Every entry below is to be retyped exactly as it appears.

_MATERIAL TO PROCESS_
---------------

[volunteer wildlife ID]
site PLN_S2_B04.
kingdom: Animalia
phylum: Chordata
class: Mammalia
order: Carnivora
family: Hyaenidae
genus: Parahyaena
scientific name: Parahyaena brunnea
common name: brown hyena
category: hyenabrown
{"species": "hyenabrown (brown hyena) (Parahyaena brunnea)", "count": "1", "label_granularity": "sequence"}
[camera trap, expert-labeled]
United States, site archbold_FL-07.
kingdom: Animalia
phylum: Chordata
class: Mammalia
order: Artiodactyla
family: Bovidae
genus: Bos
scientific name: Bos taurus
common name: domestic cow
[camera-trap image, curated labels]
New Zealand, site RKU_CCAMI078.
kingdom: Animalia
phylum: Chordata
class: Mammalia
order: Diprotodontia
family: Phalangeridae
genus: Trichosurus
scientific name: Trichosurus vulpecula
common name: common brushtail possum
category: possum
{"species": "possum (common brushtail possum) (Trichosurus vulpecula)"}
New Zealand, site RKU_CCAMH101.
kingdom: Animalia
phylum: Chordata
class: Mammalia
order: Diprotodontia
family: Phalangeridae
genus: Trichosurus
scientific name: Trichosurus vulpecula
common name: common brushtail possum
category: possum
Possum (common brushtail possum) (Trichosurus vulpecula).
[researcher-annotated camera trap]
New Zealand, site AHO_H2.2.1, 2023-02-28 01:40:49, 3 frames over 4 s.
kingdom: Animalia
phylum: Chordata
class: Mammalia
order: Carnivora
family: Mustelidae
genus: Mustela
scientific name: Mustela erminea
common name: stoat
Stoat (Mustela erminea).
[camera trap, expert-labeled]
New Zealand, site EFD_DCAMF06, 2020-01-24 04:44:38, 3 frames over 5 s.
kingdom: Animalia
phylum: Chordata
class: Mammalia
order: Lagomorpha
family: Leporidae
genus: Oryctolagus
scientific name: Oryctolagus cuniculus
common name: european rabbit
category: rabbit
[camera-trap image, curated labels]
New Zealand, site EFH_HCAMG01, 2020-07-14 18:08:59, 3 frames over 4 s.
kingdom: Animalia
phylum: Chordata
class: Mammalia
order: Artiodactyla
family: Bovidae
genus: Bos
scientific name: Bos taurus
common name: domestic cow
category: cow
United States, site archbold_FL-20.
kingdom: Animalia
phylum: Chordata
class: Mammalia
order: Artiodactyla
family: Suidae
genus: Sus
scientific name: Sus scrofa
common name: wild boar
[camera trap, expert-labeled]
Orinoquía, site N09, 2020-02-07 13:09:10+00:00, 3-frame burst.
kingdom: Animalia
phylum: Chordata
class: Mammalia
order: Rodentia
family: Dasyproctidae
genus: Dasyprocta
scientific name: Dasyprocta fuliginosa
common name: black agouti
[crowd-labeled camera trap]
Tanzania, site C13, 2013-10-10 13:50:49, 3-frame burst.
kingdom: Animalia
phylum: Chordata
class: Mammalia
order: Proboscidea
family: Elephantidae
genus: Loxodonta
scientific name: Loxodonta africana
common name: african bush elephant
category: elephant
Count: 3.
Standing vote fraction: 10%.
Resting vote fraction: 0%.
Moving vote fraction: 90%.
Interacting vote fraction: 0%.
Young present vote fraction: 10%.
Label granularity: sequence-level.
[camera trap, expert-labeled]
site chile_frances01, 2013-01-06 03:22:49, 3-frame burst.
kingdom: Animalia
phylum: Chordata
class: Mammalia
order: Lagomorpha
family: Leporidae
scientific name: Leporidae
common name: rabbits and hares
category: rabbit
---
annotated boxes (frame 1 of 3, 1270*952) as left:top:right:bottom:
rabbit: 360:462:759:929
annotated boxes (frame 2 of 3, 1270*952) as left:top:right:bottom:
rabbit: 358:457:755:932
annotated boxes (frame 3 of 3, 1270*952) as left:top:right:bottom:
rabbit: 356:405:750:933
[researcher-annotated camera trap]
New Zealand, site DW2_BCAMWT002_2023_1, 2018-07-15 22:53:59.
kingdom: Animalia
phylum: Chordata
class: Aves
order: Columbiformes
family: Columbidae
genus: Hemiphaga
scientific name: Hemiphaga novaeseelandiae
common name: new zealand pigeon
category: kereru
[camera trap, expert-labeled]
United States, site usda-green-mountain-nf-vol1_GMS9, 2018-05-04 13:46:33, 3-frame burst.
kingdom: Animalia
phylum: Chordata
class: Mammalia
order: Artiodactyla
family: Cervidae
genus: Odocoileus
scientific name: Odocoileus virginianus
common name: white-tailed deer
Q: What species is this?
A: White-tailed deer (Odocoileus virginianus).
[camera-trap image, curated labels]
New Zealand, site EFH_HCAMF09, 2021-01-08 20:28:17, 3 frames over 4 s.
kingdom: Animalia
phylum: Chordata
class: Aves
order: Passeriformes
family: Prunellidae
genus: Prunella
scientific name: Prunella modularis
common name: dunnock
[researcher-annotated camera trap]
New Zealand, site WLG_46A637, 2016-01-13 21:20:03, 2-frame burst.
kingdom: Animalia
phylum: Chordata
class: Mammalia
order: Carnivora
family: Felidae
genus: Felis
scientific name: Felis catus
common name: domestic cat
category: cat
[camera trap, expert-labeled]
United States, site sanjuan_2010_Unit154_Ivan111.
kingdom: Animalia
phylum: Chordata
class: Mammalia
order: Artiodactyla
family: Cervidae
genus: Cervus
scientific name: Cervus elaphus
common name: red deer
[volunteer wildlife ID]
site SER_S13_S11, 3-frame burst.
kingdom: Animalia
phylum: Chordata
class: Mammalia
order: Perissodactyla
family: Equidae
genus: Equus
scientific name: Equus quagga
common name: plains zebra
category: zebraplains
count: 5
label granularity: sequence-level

---------------

_SOLUTION TO THIS EXERCISE_
[volunteer wildlife ID]
site PLN_S2_B04.
kingdom: Animalia
phylum: Chordata
class: Mammalia
order: Carnivora
family: Hyaenidae
genus: Parahyaena
scientific name: Parahyaena brunnea
common name: brown hyena
category: hyenabrown
{"species": "hyenabrown (brown hyena) (Parahyaena brunnea)", "count": "1", "label_granularity": "sequence"}
[camera trap, expert-labeled]
United States, site archbold_FL-07.
kingdom: Animalia
phylum: Chordata
class: Mammalia
order: Artiodactyla
family: Bovidae
genus: Bos
scientific name: Bos taurus
common name: domestic cow
[camera-trap image, curated labels]
New Zealand, site RKU_CCAMI078.
kingdom: Animalia
phylum: Chordata
class: Mammalia
order: Diprotodontia
family: Phalangeridae
genus: Trichosurus
scientific name: Trichosurus vulpecula
common name: common brushtail possum
category: possum
{"species": "possum (common brushtail possum) (Trichosurus vulpecula)"}
New Zealand, site RKU_CCAMH101.
kingdom: Animalia
phylum: Chordata
class: Mammalia
order: Diprotodontia
family: Phalangeridae
genus: Trichosurus
scientific name: Trichosurus vulpecula
common name: common brushtail possum
category: possum
Possum (common brushtail possum) (Trichosurus vulpecula).
[researcher-annotated camera trap]
New Zealand, site AHO_H2.2.1, 2023-02-28 01:40:49, 3 frames over 4 s.
kingdom: Animalia
phylum: Chordata
class: Mammalia
order: Carnivora
family: Mustelidae
genus: Mustela
scientific name: Mustela erminea
common name: stoat
Stoat (Mustela erminea).
[camera trap, expert-labeled]
New Zealand, site EFD_DCAMF06, 2020-01-24 04:44:38, 3 frames over 5 s.
kingdom: Animalia
phylum: Chordata
class: Mammalia
order: Lagomorpha
family: Leporidae
genus: Oryctolagus
scientific name: Oryctolagus cuniculus
common name: european rabbit
category: rabbit
[camera-trap image, curated labels]
New Zealand, site EFH_HCAMG01, 2020-07-14 18:08:59, 3 frames over 4 s.
kingdom: Animalia
phylum: Chordata
class: Mammalia
order: Artiodactyla
family: Bovidae
genus: Bos
scientific name: Bos taurus
common name: domestic cow
category: cow
United States, site archbold_FL-20.
kingdom: Animalia
phylum: Chordata
class: Mammalia
order: Artiodactyla
family: Suidae
genus: Sus
scientific name: Sus scrofa
common name: wild boar
[camera trap, expert-labeled]
Orinoquía, site N09, 2020-02-07 13:09:10+00:00, 3-frame burst.
kingdom: Animalia
phylum: Chordata
class: Mammalia
order: Rodentia
family: Dasyproctidae
genus: Dasyprocta
scientific name: Dasyprocta fuliginosa
common name: black agouti
[crowd-labeled camera trap]
Tanzania, site C13, 2013-10-10 13:50:49, 3-frame burst.
kingdom: Animalia
phylum: Chordata
class: Mammalia
order: Proboscidea
family: Elephantidae
genus: Loxodonta
scientific name: Loxodonta africana
common name: african bush elephant
category: elephant
Count: 3.
Standing vote fraction: 10%.
Resting vote fraction: 0%.
Moving vote fraction: 90%.
Interacting vote fraction: 0%.
Young present vote fraction: 10%.
Label granularity: sequence-level.
[camera trap, expert-labeled]
site chile_frances01, 2013-01-06 03:22:49, 3-frame burst.
kingdom: Animalia
phylum: Chordata
class: Mammalia
order: Lagomorpha
family: Leporidae
scientific name: Leporidae
common name: rabbits and hares
category: rabbit
---
annotated boxes (frame 1 of 3, 1270*952) as left:top:right:bottom:
rabbit: 360:462:759:929
annotated boxes (frame 2 of 3, 1270*952) as left:top:right:bottom:
rabbit: 358:457:755:932
annotated boxes (frame 3 of 3, 1270*952) as left:top:right:bottom:
rabbit: 356:405:750:933
[researcher-annotated camera trap]
New Zealand, site DW2_BCAMWT002_2023_1, 2018-07-15 22:53:59.
kingdom: Animalia
phylum: Chordata
class: Aves
order: Columbiformes
family: Columbidae
genus: Hemiphaga
scientific name: Hemiphaga novaeseelandiae
common name: new zealand pigeon
category: kereru
[camera trap, expert-labeled]
United States, site usda-green-mountain-nf-vol1_GMS9, 2018-05-04 13:46:33, 3-frame burst.
kingdom: Animalia
phylum: Chordata
class: Mammalia
order: Artiodactyla
family: Cervidae
genus: Odocoileus
scientific name: Odocoileus virginianus
common name: white-tailed deer
Q: What species is this?
A: White-tailed deer (Odocoileus virginianus).
[camera-trap image, curated labels]
New Zealand, site EFH_HCAMF09, 2021-01-08 20:28:17, 3 frames over 4 s.
kingdom: Animalia
phylum: Chordata
class: Aves
order: Passeriformes
family: Prunellidae
genus: Prunella
scientific name: Prunella modularis
common name: dunnock
[researcher-annotated camera trap]
New Zealand, site WLG_46A637, 2016-01-13 21:20:03, 2-frame burst.
kingdom: Animalia
phylum: Chordata
class: Mammalia
order: Carnivora
family: Felidae
genus: Felis
scientific name: Felis catus
common name: domestic cat
category: cat
[camera trap, expert-labeled]
United States, site sanjuan_2010_Unit154_Ivan111.
kingdom: Animalia
phylum: Chordata
class: Mammalia
order: Artiodactyla
family: Cervidae
genus: Cervus
scientific name: Cervus elaphus
common name: red deer
[volunteer wildlife ID]
site SER_S13_S11, 3-frame burst.
kingdom: Animalia
phylum: Chordata
class: Mammalia
order: Perissodactyla
family: Equidae
genus: Equus
scientific name: Equus quagga
common name: plains zebra
category: zebraplains
count: 5
label granularity: sequence-level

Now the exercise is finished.